Provided entries:

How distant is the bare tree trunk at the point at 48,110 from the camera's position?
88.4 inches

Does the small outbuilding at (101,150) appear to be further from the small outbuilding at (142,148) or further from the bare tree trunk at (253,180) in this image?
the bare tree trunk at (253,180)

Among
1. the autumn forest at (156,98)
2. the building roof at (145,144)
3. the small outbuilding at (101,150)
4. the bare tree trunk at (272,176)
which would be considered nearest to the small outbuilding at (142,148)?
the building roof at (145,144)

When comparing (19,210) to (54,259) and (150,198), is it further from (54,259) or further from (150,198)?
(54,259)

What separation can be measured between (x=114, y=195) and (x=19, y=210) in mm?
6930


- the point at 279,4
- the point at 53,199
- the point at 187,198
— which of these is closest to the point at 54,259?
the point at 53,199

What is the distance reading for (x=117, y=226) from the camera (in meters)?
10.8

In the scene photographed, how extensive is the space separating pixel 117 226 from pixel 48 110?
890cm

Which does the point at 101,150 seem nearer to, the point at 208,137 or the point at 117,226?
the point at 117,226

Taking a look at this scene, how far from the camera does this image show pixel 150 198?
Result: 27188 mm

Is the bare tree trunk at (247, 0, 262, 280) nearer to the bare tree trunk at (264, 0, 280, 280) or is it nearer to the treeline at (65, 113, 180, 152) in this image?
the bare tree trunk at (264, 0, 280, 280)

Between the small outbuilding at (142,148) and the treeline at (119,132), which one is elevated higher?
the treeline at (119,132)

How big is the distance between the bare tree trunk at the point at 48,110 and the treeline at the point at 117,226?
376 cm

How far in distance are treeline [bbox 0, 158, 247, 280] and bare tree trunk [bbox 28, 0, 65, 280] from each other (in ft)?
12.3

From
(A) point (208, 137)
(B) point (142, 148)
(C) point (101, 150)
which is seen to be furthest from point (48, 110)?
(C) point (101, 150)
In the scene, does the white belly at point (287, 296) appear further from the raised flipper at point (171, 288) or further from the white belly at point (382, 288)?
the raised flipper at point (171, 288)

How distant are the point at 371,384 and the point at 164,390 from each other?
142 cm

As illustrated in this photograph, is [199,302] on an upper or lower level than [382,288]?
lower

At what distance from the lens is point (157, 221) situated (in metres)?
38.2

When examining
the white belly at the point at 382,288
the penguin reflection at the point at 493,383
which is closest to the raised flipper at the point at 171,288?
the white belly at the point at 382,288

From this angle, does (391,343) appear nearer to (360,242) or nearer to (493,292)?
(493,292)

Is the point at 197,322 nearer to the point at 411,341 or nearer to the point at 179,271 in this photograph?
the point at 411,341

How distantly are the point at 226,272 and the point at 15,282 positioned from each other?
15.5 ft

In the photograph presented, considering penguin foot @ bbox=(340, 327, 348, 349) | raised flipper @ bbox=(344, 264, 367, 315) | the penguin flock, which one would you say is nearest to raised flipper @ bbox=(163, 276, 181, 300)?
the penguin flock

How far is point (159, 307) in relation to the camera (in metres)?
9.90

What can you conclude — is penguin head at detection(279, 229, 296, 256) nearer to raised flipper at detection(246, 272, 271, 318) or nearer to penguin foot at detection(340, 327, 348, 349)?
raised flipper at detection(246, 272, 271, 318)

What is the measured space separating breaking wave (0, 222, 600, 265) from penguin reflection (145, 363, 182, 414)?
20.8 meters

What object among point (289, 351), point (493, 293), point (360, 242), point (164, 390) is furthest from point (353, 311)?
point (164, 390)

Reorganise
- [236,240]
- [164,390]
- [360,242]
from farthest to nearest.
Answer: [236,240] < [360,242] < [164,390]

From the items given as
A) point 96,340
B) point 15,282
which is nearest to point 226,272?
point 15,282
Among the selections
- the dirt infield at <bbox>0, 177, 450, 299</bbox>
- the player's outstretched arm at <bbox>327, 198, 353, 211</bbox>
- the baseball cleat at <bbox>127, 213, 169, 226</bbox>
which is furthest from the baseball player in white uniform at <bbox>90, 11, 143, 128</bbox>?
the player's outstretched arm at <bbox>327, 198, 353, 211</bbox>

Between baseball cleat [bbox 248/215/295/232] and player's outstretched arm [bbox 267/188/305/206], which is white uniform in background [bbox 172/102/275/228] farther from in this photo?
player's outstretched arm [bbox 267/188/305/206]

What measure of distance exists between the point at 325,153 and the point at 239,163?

Problem to work on:
Please copy every one of the records above word for word, keeping each line in its original order.

Answer for this exercise:
How distant is the bare tree trunk at the point at 48,110 from the camera's position?
88.4 inches

Does the small outbuilding at (101,150) appear to be further from the small outbuilding at (142,148) or further from the bare tree trunk at (253,180) in this image?
the bare tree trunk at (253,180)

Among
1. the autumn forest at (156,98)
2. the building roof at (145,144)
3. the small outbuilding at (101,150)
4. the bare tree trunk at (272,176)
which would be considered nearest to the small outbuilding at (142,148)?
the building roof at (145,144)

When comparing (19,210) to (54,259) and (150,198), is it further from (54,259) or further from (150,198)?
(54,259)

What separation can be measured between (x=114, y=195) and (x=19, y=210) in mm?
6930


- the point at 279,4
- the point at 53,199
- the point at 187,198
— which of these is closest to the point at 54,259?
the point at 53,199

What is the distance reading for (x=117, y=226) from the camera (in meters)?
10.8

In the scene photographed, how extensive is the space separating pixel 117 226 from pixel 48 110?
890cm

Which does the point at 101,150 seem nearer to, the point at 208,137 or the point at 117,226?
the point at 117,226

Taking a look at this scene, how far from the camera does this image show pixel 150 198?
Result: 27188 mm

Is the bare tree trunk at (247, 0, 262, 280) nearer to the bare tree trunk at (264, 0, 280, 280) or is it nearer to the treeline at (65, 113, 180, 152) in this image?
the bare tree trunk at (264, 0, 280, 280)

Between the small outbuilding at (142,148) and the treeline at (119,132), which one is elevated higher?
the treeline at (119,132)

How big is the distance between the bare tree trunk at the point at 48,110 and the treeline at the point at 117,226?
376 cm

How far in distance are treeline [bbox 0, 158, 247, 280] and bare tree trunk [bbox 28, 0, 65, 280] from each other (in ft)?
12.3

From
(A) point (208, 137)
(B) point (142, 148)
(C) point (101, 150)
which is seen to be furthest from point (48, 110)?
(C) point (101, 150)
In the scene, does the white belly at point (287, 296) appear further from the raised flipper at point (171, 288) or further from the white belly at point (382, 288)?
the raised flipper at point (171, 288)

How distant are the point at 371,384 and the point at 164,390 from each other?
142 cm

As illustrated in this photograph, is [199,302] on an upper or lower level than [382,288]?
lower

At what distance from the lens is point (157, 221) situated (in metres)?
38.2

When examining
the white belly at the point at 382,288
the penguin reflection at the point at 493,383
which is closest to the raised flipper at the point at 171,288?
the white belly at the point at 382,288

From this angle, does (391,343) appear nearer to (360,242) or nearer to (493,292)?
(493,292)

Is the point at 197,322 nearer to the point at 411,341 or nearer to the point at 179,271 in this photograph?
the point at 411,341

How distantly are the point at 226,272 and the point at 15,282 positioned from each other?
15.5 ft

In the photograph presented, considering penguin foot @ bbox=(340, 327, 348, 349) | raised flipper @ bbox=(344, 264, 367, 315) | the penguin flock, which one would you say is nearest to raised flipper @ bbox=(163, 276, 181, 300)?
the penguin flock

How far is point (159, 307) in relation to the camera (in metres)?
9.90

What can you conclude — is penguin head at detection(279, 229, 296, 256) nearer to raised flipper at detection(246, 272, 271, 318) or nearer to penguin foot at detection(340, 327, 348, 349)?
raised flipper at detection(246, 272, 271, 318)

What is the measured space separating breaking wave (0, 222, 600, 265) from penguin reflection (145, 363, 182, 414)?
20.8 meters

What object among point (289, 351), point (493, 293), point (360, 242), point (164, 390) is furthest from point (353, 311)?
point (164, 390)

Reorganise
- [236,240]
- [164,390]
- [360,242]
from farthest to nearest.
Answer: [236,240] < [360,242] < [164,390]

From the items given as
A) point 96,340
B) point 15,282
which is nearest to point 226,272?
point 15,282
Among the selections
- the dirt infield at <bbox>0, 177, 450, 299</bbox>
- the player's outstretched arm at <bbox>327, 198, 353, 211</bbox>
- the baseball cleat at <bbox>127, 213, 169, 226</bbox>
which is furthest from the baseball player in white uniform at <bbox>90, 11, 143, 128</bbox>?
the player's outstretched arm at <bbox>327, 198, 353, 211</bbox>

Between baseball cleat [bbox 248/215/295/232] and player's outstretched arm [bbox 267/188/305/206], which is white uniform in background [bbox 172/102/275/228] farther from in this photo?
player's outstretched arm [bbox 267/188/305/206]

What measure of distance exists between the point at 325,153 and the point at 239,163?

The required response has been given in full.